▸ Task to carry out
Read the lines below and count those that have the word "frame". Respond with the number only.

Provided entries START

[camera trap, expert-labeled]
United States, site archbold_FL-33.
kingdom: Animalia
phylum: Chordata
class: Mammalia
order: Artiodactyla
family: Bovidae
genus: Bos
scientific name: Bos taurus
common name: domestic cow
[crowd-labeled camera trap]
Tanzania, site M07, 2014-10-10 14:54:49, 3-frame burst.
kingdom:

Provided entries END
Provided entries START

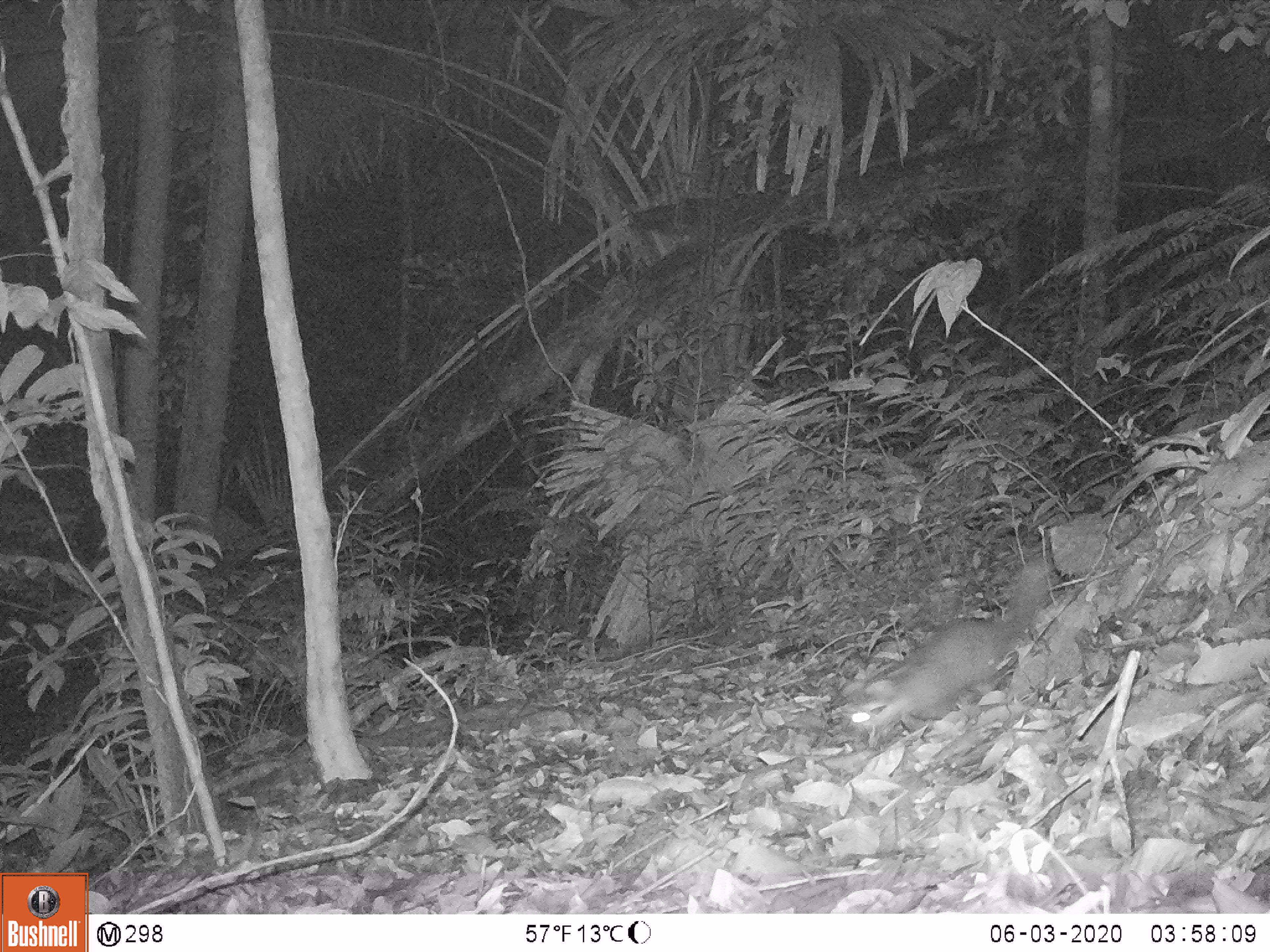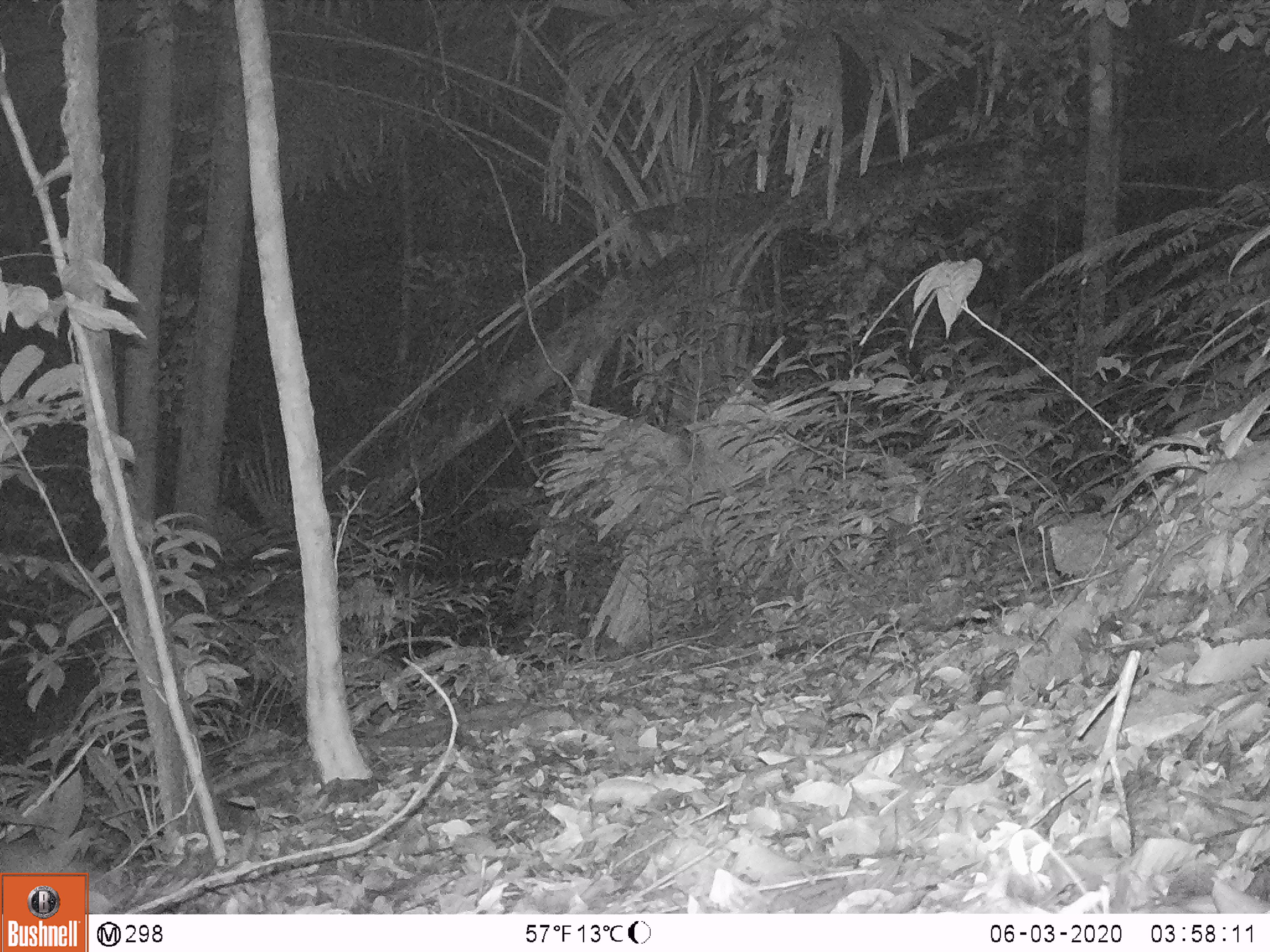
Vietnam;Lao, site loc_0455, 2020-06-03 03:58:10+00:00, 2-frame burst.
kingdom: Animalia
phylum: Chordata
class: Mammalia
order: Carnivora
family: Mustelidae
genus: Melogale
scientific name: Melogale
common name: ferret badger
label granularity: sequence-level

Provided entries END
Provided entries START

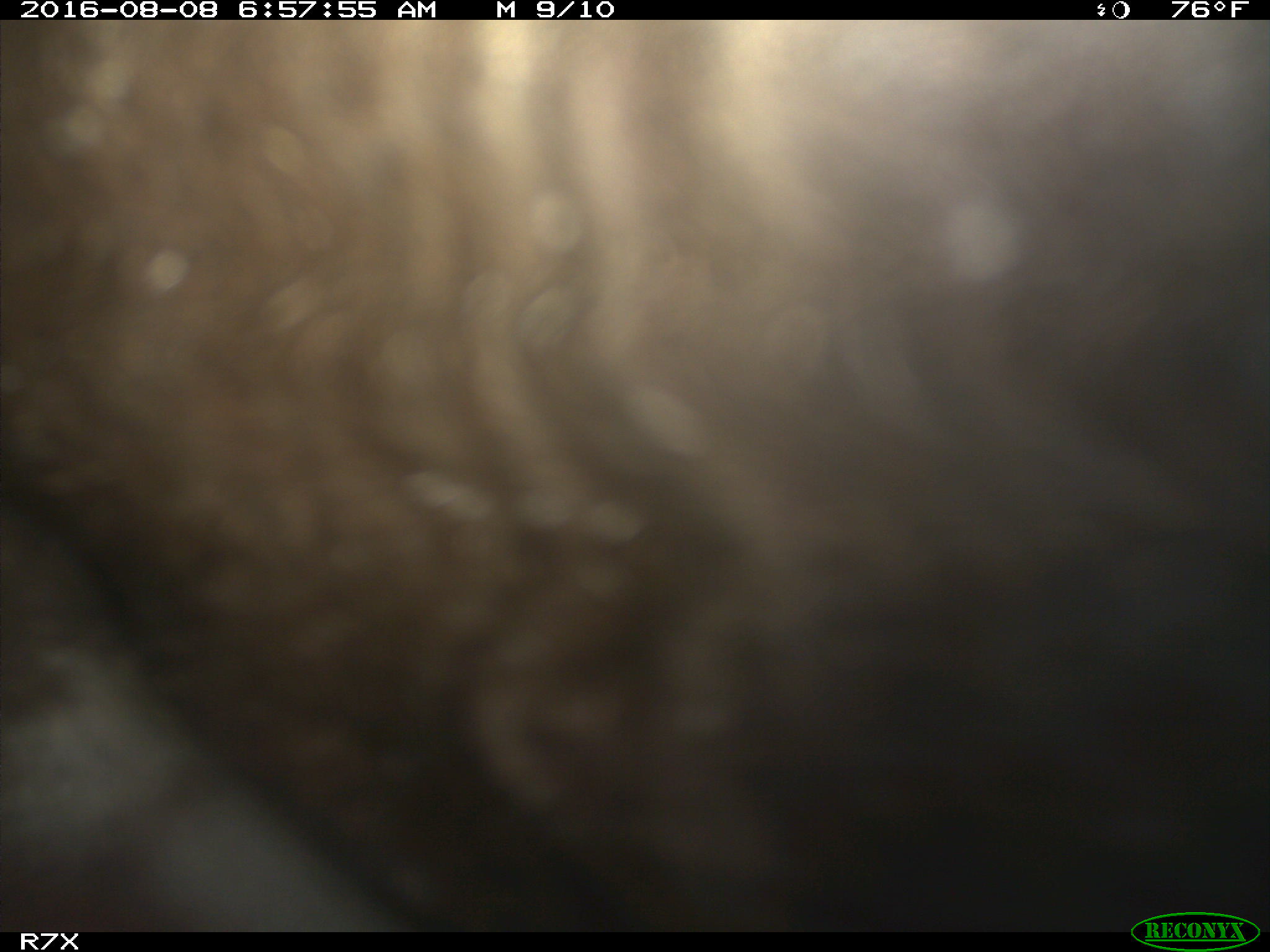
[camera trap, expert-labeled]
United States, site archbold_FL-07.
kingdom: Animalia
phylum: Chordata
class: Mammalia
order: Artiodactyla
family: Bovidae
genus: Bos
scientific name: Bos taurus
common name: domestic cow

Provided entries END

▸ Result of the exercise
2